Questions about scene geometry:
◇ ◇ ◇

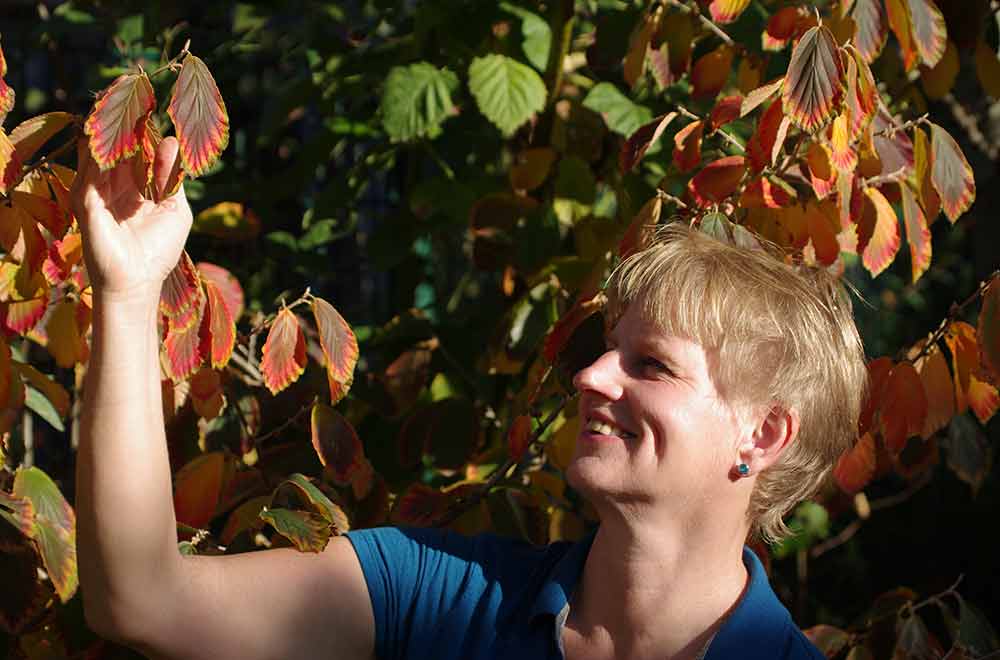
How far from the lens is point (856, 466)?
1947 millimetres

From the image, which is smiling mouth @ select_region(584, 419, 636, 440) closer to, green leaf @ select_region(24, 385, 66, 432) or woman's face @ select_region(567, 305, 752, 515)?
woman's face @ select_region(567, 305, 752, 515)

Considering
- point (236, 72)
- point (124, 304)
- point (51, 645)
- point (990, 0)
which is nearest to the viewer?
point (124, 304)

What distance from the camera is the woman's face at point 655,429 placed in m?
1.50

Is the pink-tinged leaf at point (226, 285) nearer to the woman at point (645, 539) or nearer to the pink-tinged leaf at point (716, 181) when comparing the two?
the woman at point (645, 539)

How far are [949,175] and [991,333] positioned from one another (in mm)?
225

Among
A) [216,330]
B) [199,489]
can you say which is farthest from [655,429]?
[199,489]

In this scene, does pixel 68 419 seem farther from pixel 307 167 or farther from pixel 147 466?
pixel 147 466

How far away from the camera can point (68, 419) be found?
2.54 m

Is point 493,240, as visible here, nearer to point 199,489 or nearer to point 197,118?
point 199,489

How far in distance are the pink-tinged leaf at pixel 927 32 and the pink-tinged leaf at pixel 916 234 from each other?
187 mm

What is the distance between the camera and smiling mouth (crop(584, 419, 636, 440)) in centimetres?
152

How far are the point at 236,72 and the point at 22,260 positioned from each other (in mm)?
1164

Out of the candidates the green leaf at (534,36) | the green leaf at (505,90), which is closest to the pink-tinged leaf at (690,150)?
the green leaf at (505,90)

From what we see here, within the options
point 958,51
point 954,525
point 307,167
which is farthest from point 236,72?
point 954,525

◇ ◇ ◇

— PROBLEM TO SOLVE —
Arrange the material as a Markdown table with the columns Row and Text, giving each line its own row number and leaving out blank lines. Begin at the line that contains "From what we see here, within the options" and stop after the last line of the material.

— RESPONSE TO THE TASK —
| Row | Text |
|---|---|
| 1 | From what we see here, within the options |
| 2 | point 958,51 |
| 3 | point 954,525 |
| 4 | point 307,167 |
| 5 | which is farthest from point 236,72? |
| 6 | point 954,525 |